Luís Aleixo, Duarte Farias, Francisco Raposo, Miguel Costa e Francisco Pestana, mais conhecidos como Bandidos do Cante, andam nas bocas do mundo desde que o referido single foi lançado nas plataformas digitais. Este foi também o grande motivo que levou o grupo de amigos a profissionalizar a sua “paixão pela música”.

 

“Nós sempre estivemos ligados à música e, principalmente, ao cante alentejano e foi através do convite do Buba [Espinho] para integrarmos a música ‘Casa’ que surgiram os Bandidos do Cante. Aliás, o principal culpado foi o Kasha [dos D.A.M.A] que nos meteu esse bichinho na cabeça, porque sempre que chegávamos a algum sítio ele chamava-nos ‘bandidos’ e depois juntou isso àquilo que nós fazíamos, [ou seja] o cante”, começa por contar, ao “Diário do Alentejo”, Duarte Farias, de 23 anos.

 

A simplicidade com que unem as suas vozes, fazendo diferentes harmonias e dando um “ar mais fresco” ao cante alentejano, é o que, segundo Francisco Raposo, de 24 anos, os diferencia dos restantes grupos de música portuguesa e o que fez com que artistas pop projetassem trabalhar com eles. “Acho que o que nos caracteriza é a nossa simplicidade, a nossa vontade e irreverência. Damos um ar mais fresco ao cante alentejano, em vez daquele sofrimento que se tinha antes quando se cantava a moda. Nós jogamos com as harmonias que o cante alentejano, que é a nossa raiz, nos deu e trabalhamo-las numa forma mais pop”, explica.

 

Este atrevimento e originalidade em transformar a forma como se interpreta o cante alentejano e utilizar as suas particularidades para dar uma “nova vida” a determinadas músicas, tais como a regravação de “Menina estás à janela” com Vitorino Salomé e D.A.M.A, fez com que os Bandidos do Cante já se tenham apresentado em grandes palcos, tais como no Coliseu dos Recreios, em Lisboa, no Coliseu do Porto e no Festival do Crato a convite dos D.A.M.A, Buba Espinho e da banda portuguesa Quatro e Meia.

 

“A exigência que nós damos às coisas, de acharmos que podemos fazer sempre mais um bocadinho, de acharmos que aquele arranjo de guitarra está bom, mas que pode ser melhorado, de falarmos para saber se entramos por aqui ou por ali em novas harmonias e tudo com uma linguagem tão simples, tem feito com que as coisas corram bem. As pessoas têm gostado e nós esperamos que continue a haver aceitação, porque as modas e as músicas são bonitas como eram há 100 anos e como nós as cantamos agora”, realça o antigo integrante do Grupo Coral Os Discípulos.

 

Ainda assim, Francisco Pestana, também de 23 anos, o único dos cinco que não é natural do concelho de Beja, mas, sim, de Monte Trigo (Portel), adverte para o facto de os Bandidos do Cante não serem “um grupo coral de cante alentejano”, mas sim “um grupo de cinco jovens que quer fazer música portuguesa, que muito naturalmente traz o Alentejo na voz por causa das suas referências, e que bebe de uma ou duas modas, mas que agarra nelas e as trabalha à sua maneira”.

 

“NÓS TEMOS MILHARES E MILHARES DE HORAS DE ENSAIO” 

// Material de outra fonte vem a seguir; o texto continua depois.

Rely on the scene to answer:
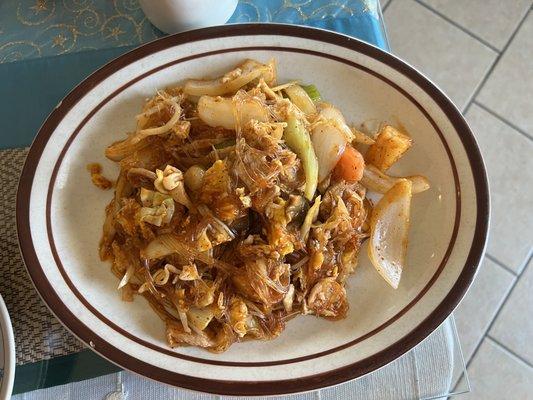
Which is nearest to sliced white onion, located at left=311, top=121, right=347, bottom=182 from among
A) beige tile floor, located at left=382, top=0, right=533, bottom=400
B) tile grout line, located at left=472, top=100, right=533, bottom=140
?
beige tile floor, located at left=382, top=0, right=533, bottom=400

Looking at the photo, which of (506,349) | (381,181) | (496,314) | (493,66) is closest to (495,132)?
(493,66)

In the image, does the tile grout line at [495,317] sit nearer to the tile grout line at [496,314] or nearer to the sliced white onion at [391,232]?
the tile grout line at [496,314]

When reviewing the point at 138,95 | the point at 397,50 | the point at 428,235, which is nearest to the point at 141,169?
the point at 138,95

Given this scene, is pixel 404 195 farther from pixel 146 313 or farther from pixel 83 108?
pixel 83 108

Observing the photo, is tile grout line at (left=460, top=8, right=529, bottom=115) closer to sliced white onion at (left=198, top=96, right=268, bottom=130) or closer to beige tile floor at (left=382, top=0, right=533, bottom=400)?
beige tile floor at (left=382, top=0, right=533, bottom=400)

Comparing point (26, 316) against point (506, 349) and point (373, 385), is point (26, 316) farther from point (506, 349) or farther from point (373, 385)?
point (506, 349)
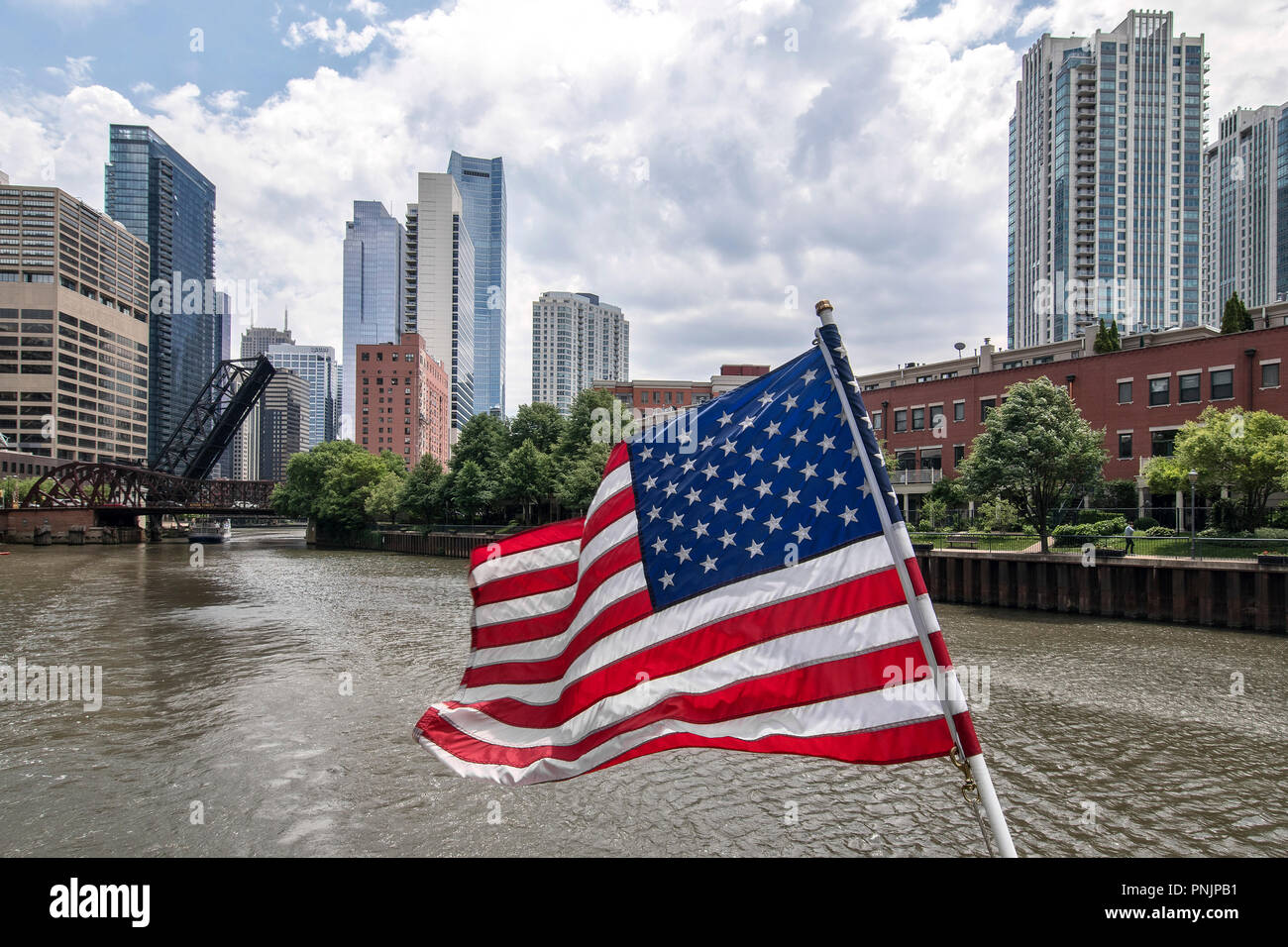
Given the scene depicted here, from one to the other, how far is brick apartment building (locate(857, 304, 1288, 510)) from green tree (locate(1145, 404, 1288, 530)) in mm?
7832

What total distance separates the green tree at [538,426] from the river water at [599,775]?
2143 inches

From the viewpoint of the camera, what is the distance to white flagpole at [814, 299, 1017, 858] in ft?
10.3

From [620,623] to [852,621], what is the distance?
1.53 m

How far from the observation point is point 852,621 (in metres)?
4.03

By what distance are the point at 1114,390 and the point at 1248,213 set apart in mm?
190572

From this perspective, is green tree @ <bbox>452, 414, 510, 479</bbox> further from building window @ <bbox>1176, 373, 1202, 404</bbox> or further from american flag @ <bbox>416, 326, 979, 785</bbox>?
american flag @ <bbox>416, 326, 979, 785</bbox>

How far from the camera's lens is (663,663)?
4.50 m

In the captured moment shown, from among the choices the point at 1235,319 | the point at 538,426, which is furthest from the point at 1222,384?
the point at 538,426

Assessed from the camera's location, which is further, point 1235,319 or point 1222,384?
point 1235,319

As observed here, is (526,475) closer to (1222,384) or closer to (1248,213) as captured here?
(1222,384)

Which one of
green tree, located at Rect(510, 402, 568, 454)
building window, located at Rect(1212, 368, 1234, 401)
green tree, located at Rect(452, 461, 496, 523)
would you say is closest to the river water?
building window, located at Rect(1212, 368, 1234, 401)
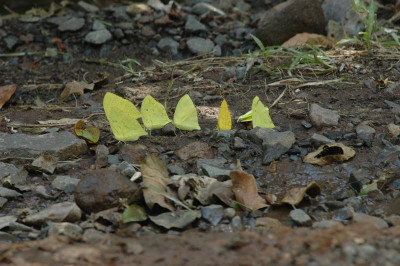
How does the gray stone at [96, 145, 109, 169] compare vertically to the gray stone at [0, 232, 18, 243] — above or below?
below

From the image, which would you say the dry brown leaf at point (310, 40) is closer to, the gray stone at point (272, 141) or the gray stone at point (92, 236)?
the gray stone at point (272, 141)

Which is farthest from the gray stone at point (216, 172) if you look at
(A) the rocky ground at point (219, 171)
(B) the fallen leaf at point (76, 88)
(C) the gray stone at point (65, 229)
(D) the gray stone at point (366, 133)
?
(B) the fallen leaf at point (76, 88)

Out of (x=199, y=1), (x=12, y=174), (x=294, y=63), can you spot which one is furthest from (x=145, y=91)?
(x=199, y=1)

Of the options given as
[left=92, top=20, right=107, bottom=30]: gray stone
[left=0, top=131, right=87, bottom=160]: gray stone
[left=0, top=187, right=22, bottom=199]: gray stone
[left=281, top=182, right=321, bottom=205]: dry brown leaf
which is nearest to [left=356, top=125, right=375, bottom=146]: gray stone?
[left=281, top=182, right=321, bottom=205]: dry brown leaf

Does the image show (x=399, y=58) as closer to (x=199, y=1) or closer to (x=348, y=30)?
(x=348, y=30)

Luís Aleixo, de 28 anos, o membro mais velho do grupo, formou e integrou o Grupo Coral Os Bubedanas, em 2013, e desde então que a sua vida tem sido preenchida com projetos musicais, principalmente, em conjunto com o seu amigo de infância Buba Espinho.

 

À sua semelhança, também Duarte Farias e Francisco Raposo fizeram parte do grupo Os Discípulos, criado “muito por influência do grupo Os Bubedanas”, porque olhavam “para eles como uma referência”. Por sua vez, Francisco Pestana e Miguel Costa, de 21 anos, entraram no mundo da música inspirados pelos pais.

 

“O gosto pelo cante já vem desde muito novo, muito por influência do meu pai e dos grupos que existiam na minha zona. Lembro-me de andar na escola e nos intervalos e no final das aulas ir com um amigo para as casas de banho cantar, porque tinham aquela acústica de que nós gostávamos”, recorda Francisco Pestana.

 

Para Miguel Costa, apesar de ter noção que gostava de fazer música logo aos “cinco anos” quando lhe “deram uma guitarra”, foi só aos 18, quando se inscreveu no programa de televisão “The Voice”, da “RTP1”, que confirmou “aquilo que não tinha bem a certeza”, ou seja, “que era da música que queria fazer vida”.

 

Apesar das suas tenras idades, entre os 21 e os 28 anos, a maioria dos integrantes dos Bandidos do Cante já conta com mais de 10 anos de experiência e “milhares e milhares de horas de ensaio”, uma vez que começaram “muito novos, com 12 ou 13 anos”.

 

“Acho que as pessoas pensam que a música é um dom e que o resto está tudo feito, mas não é nada disso. Há muito trabalho por trás, há muitas horas de estrada, há muita coisa associada a este mundo que dá trabalho, muitas horas de ensaio, muitas coisas abdicadas, como o estar com a nossa família”, refere Luís Aleixo.

 

Francisco Raposo concorda. “Para haver a coisa bonita dos coliseus houve muita estrada, muita hora de estúdio, muito tempo a cantar a mesma música, comer pizzas todos os dias para sermos rápidos e voltarmos ao trabalho, só que isso é o trabalho invisível, que a malta não vê. E é essa compreensão que as pessoas ainda não têm”.

 

Ainda assim, os Bandidos do Cante têm noção de que “a bitola está muito elevada” e que o trabalho árduo tem de continuar para que o projeto se mantenha em pleno e com sucesso. Atualmente, encontram-se a trabalhar em novas músicas, para interpretarem ou darem a outros artistas, e num espaço, em Beja, para “receber outras pessoas e fazer música”.

 

“Este grupo começou num patamar muito elevado. Começámos com três coliseus esgotados e isso traz-nos muito mais responsabilidade para continuar”, conclui Luís Aleixo.

 

TABERNA A PIPA É “PONTO DE ENCONTRO”

Saudade Campião, proprietária do restaurante A Pipa, local onde o grupo Bandidos do Cante se reúne com regularidade, não deixa de mostrar o seu apoio, principalmente, nas redes sociais. Ao “Diário do Alentejo” garante que o facto de a taberna ser, atualmente, um “ponto de encontro” tem a ver com a valorização que sempre se deu no seu estabelecimento ao cante espontâneo após um almoço ou jantar.

 

“Criámos na Pipa este ambiente onde as pessoas vêm independentemente da idade, em grupo ou não, porque se sentem bem e podem cantar de improviso. No caso deles [os Bandidos do Cante], desde que começaram a vir, ainda muito novos, sempre os deixamos cantar à vontade e isso tem feito com que voltem e com que tenhamos, agora mais ainda, muito orgulho neles”, refere.